Mimo, un vieil homme qui se souvient de son passé. Il évoque sa jeunesse alors qu’il est envoyé dans le village de Pietra d’Alba pour apprendre le métier de sculpteur auprès de son « oncle ». Très petit et pauvre, il n’a aucune chance d’intéresser Viola, la fille d’une famille d’aristocrates, les Orsini. Pourtant, une amitié nait entre Mimo et cette jeune fille au caractère affirmé. Ils se jurent de ne jamais se quitter, pourtant leurs destins vont s’entrechoquer entre les ambitions destructrices d’une jeune fille, le génie de sculpteur de Mimo et la montée du fascisme.

 

Pour ma part, le prix Goncourt est justifié pour ce roman touchant et magnifiquement écrit par Jean-Baptiste Andrea. Il s’en dégage une poésie et une force qui captent dès les premières lignes. La sculpture est un univers que je ne connaissais pas bien, et Andrea m’a fait saisir toutes les sensibilités nécessaires pour réaliser une œuvre et tirer toutes les nuances d’un bloc de marbre. Je ne vais pas voir les sculpture de la même façon désormais. Merci pour ce beau roman en hommage à la beauté, l’art et la force de la volonté.

 

❓Un conseil pour d’autres romans liés à l’art ?




Pietà de Michelangelo

La Pietà est un groupe en marbre de Michel-Ange de la basilique Saint-Pierre du Vatican à Rome, représentant le thème biblique de la « Vierge Marie douloureuse », tenant sur ses genoux le corps du Christ descendu de la Croix avant sa Mise au tombeau, sa Résurrection et son Ascension. Elle est sculptée entre 1498 et 1499.

 

La composition pyramidale du groupe sculpté en ronde-bosse marque un contraste entre la Vierge et le Christ : le corps du Christ, très fluide et poli, est représenté en diagonale sur les genoux de sa mère avec la ligne de son corps, trois fois brisée, qui s'adapte au corps de sa mère. Contrairement à la Vierge droite dont le manteau contient de nombreux plis profonds et mouvementés.

 

Ce qui est frappant en regardant cette œuvre est l'âge de la Vierge particulièrement jeune. Contrairement à d'autres Pietà, comme celle dite de Villeneuve-lès-Avignon d'Enguerrand Quarton ou celle de Bronzino, Michel-Ange donne plus d'importance à la beauté de la Vierge qu'à sa douleur.

 

Ce mélange entre la beauté païenne et la religion est une caractéristique que l'on retrouve très fréquemment dans l'œuvre de Michel-Ange. Le Christ quant à lui est représenté selon son âge et semble donc plus vieux que sa mère.

 

Comparé à la Vierge, le corps du Christ apparaît un peu petit, donnant ici encore de l'importance à Marie. Le corps de Jésus forme un S qui s'équilibre avec le reste de la sculpture, notamment avec les riches drapés du vêtement de la Vierge. Le bras droit du Christ tombe naturellement. La Vierge semble y répondre par le geste paume ouverte de son bras gauche.

 

La position des deux mains de Marie est fondamentale pour la compréhension de l’œuvre. La main droite, crispée, mobilise toutes les forces de Marie pour retenir le corps de son fils. La main gauche, avec la paume ouverte, l’index tendu, le majeur ainsi que l’annulaire légèrement repliés, atteste la nature douce et charitable de la Vierge Marie, de son pardon (main tendue), mais aussi de son malheur (majeur et annulaire repliés).

 

C'est la sculpture de Michel-Ange la plus achevée : tout est détaillé et le poli donne un grand raffinement à la surface.

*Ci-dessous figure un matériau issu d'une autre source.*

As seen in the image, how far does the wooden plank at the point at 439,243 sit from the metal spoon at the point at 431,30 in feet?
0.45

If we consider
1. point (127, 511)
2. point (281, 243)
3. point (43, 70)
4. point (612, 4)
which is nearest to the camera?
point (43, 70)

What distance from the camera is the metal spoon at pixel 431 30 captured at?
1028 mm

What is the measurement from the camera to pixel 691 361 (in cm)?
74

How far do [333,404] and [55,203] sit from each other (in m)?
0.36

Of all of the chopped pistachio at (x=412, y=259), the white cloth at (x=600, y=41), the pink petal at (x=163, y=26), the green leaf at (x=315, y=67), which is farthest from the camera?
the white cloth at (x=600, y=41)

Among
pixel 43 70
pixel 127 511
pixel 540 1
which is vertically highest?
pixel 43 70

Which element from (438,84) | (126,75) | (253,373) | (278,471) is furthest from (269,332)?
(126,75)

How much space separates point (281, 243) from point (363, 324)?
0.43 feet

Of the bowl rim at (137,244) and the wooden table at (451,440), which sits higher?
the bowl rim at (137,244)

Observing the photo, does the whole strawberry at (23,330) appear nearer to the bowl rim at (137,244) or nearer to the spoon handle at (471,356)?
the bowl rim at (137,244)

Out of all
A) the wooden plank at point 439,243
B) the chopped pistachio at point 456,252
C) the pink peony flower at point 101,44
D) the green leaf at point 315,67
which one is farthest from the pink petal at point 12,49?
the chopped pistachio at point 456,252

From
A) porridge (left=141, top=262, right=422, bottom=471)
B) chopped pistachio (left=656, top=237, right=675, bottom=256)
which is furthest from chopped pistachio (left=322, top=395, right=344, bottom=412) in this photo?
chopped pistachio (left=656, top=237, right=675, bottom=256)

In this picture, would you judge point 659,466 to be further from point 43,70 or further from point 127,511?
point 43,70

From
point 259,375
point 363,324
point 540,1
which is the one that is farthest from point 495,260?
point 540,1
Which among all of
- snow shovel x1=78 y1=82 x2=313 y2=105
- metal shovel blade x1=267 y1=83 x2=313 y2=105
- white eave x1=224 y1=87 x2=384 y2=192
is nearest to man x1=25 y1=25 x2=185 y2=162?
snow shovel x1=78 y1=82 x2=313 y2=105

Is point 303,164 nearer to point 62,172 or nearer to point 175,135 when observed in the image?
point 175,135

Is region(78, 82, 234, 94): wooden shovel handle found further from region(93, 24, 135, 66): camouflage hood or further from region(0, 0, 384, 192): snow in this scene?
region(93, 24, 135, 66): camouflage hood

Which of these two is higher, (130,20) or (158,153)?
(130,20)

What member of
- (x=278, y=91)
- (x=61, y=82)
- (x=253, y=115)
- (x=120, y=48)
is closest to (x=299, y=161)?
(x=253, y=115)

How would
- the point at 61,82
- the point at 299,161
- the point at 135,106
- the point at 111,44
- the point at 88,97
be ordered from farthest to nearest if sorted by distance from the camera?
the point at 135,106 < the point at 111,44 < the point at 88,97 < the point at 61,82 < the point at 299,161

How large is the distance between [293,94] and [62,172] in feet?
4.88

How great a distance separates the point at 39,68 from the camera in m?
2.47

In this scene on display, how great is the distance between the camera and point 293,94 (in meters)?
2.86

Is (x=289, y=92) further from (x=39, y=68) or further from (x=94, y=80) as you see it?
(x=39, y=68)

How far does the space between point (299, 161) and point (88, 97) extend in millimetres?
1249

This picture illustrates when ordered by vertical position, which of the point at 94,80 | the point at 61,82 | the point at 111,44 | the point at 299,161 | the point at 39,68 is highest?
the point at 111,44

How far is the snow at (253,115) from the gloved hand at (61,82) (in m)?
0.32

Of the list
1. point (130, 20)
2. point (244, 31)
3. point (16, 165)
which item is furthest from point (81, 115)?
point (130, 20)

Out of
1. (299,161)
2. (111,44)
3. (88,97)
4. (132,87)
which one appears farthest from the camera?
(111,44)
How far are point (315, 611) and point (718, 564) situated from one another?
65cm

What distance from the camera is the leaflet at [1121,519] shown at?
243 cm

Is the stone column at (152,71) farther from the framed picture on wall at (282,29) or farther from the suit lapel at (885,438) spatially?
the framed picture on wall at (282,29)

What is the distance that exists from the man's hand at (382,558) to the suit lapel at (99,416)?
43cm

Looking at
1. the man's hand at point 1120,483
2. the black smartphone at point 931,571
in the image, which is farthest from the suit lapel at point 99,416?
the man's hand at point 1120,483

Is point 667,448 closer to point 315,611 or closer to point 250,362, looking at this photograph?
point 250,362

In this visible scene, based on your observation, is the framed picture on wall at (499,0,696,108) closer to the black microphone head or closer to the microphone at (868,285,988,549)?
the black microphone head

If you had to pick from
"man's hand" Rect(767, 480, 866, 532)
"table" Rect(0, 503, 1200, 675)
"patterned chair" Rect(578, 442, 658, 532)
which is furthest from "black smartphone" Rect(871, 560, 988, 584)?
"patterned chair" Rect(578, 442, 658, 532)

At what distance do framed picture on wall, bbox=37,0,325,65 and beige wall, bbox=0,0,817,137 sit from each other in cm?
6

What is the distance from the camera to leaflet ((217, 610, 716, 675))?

Début du livre « Ils sont trente-deux. Trente-deux à habiter encore l’abbaye en ce jour d’automne 1986, au bout d’une route à faire pâlir ceux qui l’empruntent. En mille ans, rien n’a changé. Ni la raideur de la voie ni son vertige. Trente-deux cœurs solides – il faut l’être quand on vit perché au bord du vide -, trente-deux corps qui le furent aussi, dans leur jeunesse. Dans quelques heures, ils seront un de moins.»

 

Extrait « Je n’ai jamais retrouvé la douceur des printemps de Pietra d’Alba, quand l’aube durait tout le jour. Les pierres du village en agrippaient le rose et le passaient à tout ce qui pouvait le refléter, carreaux, métaux, inclusions de mica dans les affleurements rocheux, source miraculeuse, jusqu’aux yeux des habitants. Le rose ne s’éteignait que quand le dernier homme s’endormait, car même à la nuit tombée il survivait dans le regard qu’un garçon posait parfois sur une fille, sous la lumière des lampions. Le lendemain tout recommençait. Pietra d’Alba, pierre d’aube. »

 

Extrait « Nous traversâmes la cité à pied, malgré le froid, slalomant entre les tramways et fiacres tirés par des chevaux aux yeux dolents. Chaque bâtiment m’interpellait, chaque rue, chaque enfilade, chaque nouvelle perspective m’aspirait, donnant à ma démarche une allure titubante qui me valut un regard réprobateur de Metti. A chaque pas, il fallait choisir entre dix formes de beauté, dix histoires différentes. Chaque intersection était un renoncement. La ville glissait en moi et ne me quitterait pas. Ni la grandeur de Rome ni la magie de Venise ou la folie de Naples ne me firent oublier Florence. Ce n’était pas la plus belle des villes d’Italie mais c’était la plus belle. Viola, encore. »

 

Extrait « Contrairement à la Pietà de Michelangelo (anormalement jeune pour être la mère du Christ), celle de Vitaliani n’est pas une gamine. Elle a vécu. Et Williams hasarde l’hypothèse que le mystère réside dans la relation du sculpteur à son modèle.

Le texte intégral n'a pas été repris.